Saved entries
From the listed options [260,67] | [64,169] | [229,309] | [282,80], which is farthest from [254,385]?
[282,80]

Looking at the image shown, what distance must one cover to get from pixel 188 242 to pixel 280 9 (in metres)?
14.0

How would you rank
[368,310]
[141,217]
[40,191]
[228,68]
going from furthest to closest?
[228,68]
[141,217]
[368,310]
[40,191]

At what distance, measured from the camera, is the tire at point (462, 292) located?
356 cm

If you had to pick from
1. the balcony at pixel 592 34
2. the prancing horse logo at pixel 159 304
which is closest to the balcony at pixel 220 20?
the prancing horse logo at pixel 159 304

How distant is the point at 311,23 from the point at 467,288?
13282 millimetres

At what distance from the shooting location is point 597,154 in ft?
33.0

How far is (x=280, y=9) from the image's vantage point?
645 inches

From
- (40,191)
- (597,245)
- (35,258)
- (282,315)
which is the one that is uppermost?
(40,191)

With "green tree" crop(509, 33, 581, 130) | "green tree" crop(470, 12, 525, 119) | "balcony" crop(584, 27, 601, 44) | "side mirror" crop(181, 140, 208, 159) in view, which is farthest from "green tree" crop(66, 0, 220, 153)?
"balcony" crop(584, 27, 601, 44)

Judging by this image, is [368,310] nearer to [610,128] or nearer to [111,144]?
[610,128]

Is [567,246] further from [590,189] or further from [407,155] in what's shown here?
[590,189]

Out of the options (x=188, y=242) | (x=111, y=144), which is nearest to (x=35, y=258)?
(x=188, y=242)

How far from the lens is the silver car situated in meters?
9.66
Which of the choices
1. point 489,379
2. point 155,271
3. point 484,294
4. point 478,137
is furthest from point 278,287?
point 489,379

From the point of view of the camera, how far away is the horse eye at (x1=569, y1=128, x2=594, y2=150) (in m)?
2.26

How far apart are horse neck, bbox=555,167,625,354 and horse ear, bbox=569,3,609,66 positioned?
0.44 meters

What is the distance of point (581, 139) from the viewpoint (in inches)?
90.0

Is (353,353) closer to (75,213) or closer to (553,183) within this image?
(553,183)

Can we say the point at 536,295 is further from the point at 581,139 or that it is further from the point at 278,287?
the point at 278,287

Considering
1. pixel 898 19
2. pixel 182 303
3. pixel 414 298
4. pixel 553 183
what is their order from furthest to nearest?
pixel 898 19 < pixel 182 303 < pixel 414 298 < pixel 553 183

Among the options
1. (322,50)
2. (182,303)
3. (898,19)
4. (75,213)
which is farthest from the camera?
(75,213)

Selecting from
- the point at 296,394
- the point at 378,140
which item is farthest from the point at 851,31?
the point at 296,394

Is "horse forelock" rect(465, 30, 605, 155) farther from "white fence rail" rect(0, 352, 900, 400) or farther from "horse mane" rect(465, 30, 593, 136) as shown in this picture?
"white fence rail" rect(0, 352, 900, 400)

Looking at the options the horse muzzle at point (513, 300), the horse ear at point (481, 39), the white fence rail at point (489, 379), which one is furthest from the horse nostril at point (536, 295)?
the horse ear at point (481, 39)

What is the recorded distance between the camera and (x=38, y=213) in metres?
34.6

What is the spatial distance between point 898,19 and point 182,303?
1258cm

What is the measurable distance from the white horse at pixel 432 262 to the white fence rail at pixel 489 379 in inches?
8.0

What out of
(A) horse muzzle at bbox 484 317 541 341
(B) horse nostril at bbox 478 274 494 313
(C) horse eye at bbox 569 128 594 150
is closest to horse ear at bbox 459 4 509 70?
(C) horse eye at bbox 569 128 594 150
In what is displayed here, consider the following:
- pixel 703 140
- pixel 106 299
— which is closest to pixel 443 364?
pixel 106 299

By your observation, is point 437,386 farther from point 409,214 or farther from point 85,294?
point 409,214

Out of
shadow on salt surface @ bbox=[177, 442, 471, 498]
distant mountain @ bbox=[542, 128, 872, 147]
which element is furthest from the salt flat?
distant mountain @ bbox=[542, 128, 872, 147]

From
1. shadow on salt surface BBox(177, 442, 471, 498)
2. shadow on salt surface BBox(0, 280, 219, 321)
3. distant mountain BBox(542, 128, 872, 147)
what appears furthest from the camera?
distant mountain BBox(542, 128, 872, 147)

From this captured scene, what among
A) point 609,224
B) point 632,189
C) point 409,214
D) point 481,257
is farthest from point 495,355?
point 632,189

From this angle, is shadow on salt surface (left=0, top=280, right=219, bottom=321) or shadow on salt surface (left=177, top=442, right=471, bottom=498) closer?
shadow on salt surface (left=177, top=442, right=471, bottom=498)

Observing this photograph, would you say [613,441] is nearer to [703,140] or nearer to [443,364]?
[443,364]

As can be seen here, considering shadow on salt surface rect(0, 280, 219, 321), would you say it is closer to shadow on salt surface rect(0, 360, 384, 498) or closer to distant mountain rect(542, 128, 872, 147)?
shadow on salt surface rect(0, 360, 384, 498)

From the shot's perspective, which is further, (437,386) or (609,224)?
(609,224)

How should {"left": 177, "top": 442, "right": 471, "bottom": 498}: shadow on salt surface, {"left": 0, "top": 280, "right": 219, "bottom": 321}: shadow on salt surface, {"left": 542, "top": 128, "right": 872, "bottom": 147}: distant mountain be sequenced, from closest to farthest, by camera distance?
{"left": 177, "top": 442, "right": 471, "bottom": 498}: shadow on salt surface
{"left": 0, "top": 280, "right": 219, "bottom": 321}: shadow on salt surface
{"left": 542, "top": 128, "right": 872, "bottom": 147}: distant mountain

EXERCISE REQUIREMENTS –
Recopy the entries above exactly, with every line included.

EXERCISE SOLUTION –
From the listed options [260,67] | [64,169] | [229,309] | [282,80], which is farthest from [254,385]?
[282,80]

Looking at the image shown, what distance must one cover to get from pixel 188 242 to pixel 280 9 (in metres)?
14.0

How would you rank
[368,310]
[141,217]
[40,191]
[228,68]
going from furthest to closest?
[228,68]
[141,217]
[368,310]
[40,191]

At what distance, measured from the camera, is the tire at point (462, 292) located?
356 cm

If you had to pick from
1. the balcony at pixel 592 34
2. the prancing horse logo at pixel 159 304
which is closest to the balcony at pixel 220 20?
the prancing horse logo at pixel 159 304

How distant is the point at 311,23 from the point at 467,288?
13282 millimetres

At what distance from the shooting location is point 597,154 in ft?
33.0

How far is (x=280, y=9) from the image's vantage point?
645 inches

From
- (40,191)
- (597,245)
- (35,258)
- (282,315)
which is the one that is uppermost?
(40,191)

With "green tree" crop(509, 33, 581, 130) | "green tree" crop(470, 12, 525, 119) | "balcony" crop(584, 27, 601, 44) | "side mirror" crop(181, 140, 208, 159) in view, which is farthest from "green tree" crop(66, 0, 220, 153)?
"balcony" crop(584, 27, 601, 44)

Judging by this image, is [368,310] nearer to [610,128] or nearer to [111,144]?
[610,128]

Is [567,246] further from [590,189] or further from [407,155] in what's shown here?
[590,189]

Out of the options (x=188, y=242) | (x=111, y=144), which is nearest to (x=35, y=258)?
(x=188, y=242)

How far from the lens is the silver car situated in meters?
9.66
Which of the choices
1. point 489,379
2. point 155,271
3. point 484,294
4. point 478,137
is furthest from point 278,287?
point 489,379

From the point of view of the camera, how far away is the horse eye at (x1=569, y1=128, x2=594, y2=150) (in m)?
2.26

How far apart are horse neck, bbox=555,167,625,354 and horse ear, bbox=569,3,609,66 positioned?
0.44 meters

What is the distance of point (581, 139) from the viewpoint (in inches)?
90.0

Is (353,353) closer to (75,213) or closer to (553,183) within this image?
(553,183)

Can we say the point at 536,295 is further from the point at 581,139 or that it is further from the point at 278,287?
the point at 278,287

Considering
1. pixel 898 19
2. pixel 182 303
3. pixel 414 298
4. pixel 553 183
what is their order from furthest to nearest?
pixel 898 19 < pixel 182 303 < pixel 414 298 < pixel 553 183

Among the options
1. (322,50)
2. (182,303)
3. (898,19)
4. (75,213)
which is farthest from the camera?
(75,213)

Selecting from
- the point at 296,394
- the point at 378,140
which item is farthest from the point at 851,31?
the point at 296,394

Is "horse forelock" rect(465, 30, 605, 155) farther from "white fence rail" rect(0, 352, 900, 400) or farther from "horse mane" rect(465, 30, 593, 136) as shown in this picture?
"white fence rail" rect(0, 352, 900, 400)

Looking at the options the horse muzzle at point (513, 300), the horse ear at point (481, 39), the white fence rail at point (489, 379), which one is furthest from the horse nostril at point (536, 295)?
the horse ear at point (481, 39)

What is the recorded distance between the camera and (x=38, y=213) in metres?
34.6

What is the spatial distance between point 898,19 and point 182,303?
1258cm

What is the measurable distance from the white horse at pixel 432 262 to the white fence rail at pixel 489 379 in inches?
8.0

What out of
(A) horse muzzle at bbox 484 317 541 341
(B) horse nostril at bbox 478 274 494 313
(C) horse eye at bbox 569 128 594 150
is closest to horse ear at bbox 459 4 509 70?
(C) horse eye at bbox 569 128 594 150
In what is displayed here, consider the following:
- pixel 703 140
- pixel 106 299
— which is closest to pixel 443 364?
pixel 106 299

By your observation, is point 437,386 farther from point 409,214 or farther from point 85,294?
point 409,214

Out of
shadow on salt surface @ bbox=[177, 442, 471, 498]
distant mountain @ bbox=[542, 128, 872, 147]
which element is furthest from the salt flat?
distant mountain @ bbox=[542, 128, 872, 147]

From
1. shadow on salt surface BBox(177, 442, 471, 498)
2. shadow on salt surface BBox(0, 280, 219, 321)
3. distant mountain BBox(542, 128, 872, 147)
what appears furthest from the camera?
distant mountain BBox(542, 128, 872, 147)

From this captured scene, what among
A) point 609,224
B) point 632,189
C) point 409,214
D) point 481,257
is farthest from point 495,355?
point 632,189

From this angle, is shadow on salt surface (left=0, top=280, right=219, bottom=321) or shadow on salt surface (left=177, top=442, right=471, bottom=498) closer?
shadow on salt surface (left=177, top=442, right=471, bottom=498)

Observing this photograph, would you say [613,441] is nearer to [703,140] or nearer to [443,364]?
[443,364]

As can be seen here, considering shadow on salt surface rect(0, 280, 219, 321), would you say it is closer to shadow on salt surface rect(0, 360, 384, 498) or closer to distant mountain rect(542, 128, 872, 147)?
shadow on salt surface rect(0, 360, 384, 498)

From the shot's perspective, which is further, (437,386) or (609,224)?
(609,224)

How should {"left": 177, "top": 442, "right": 471, "bottom": 498}: shadow on salt surface, {"left": 0, "top": 280, "right": 219, "bottom": 321}: shadow on salt surface, {"left": 542, "top": 128, "right": 872, "bottom": 147}: distant mountain be sequenced, from closest to farthest, by camera distance?
{"left": 177, "top": 442, "right": 471, "bottom": 498}: shadow on salt surface
{"left": 0, "top": 280, "right": 219, "bottom": 321}: shadow on salt surface
{"left": 542, "top": 128, "right": 872, "bottom": 147}: distant mountain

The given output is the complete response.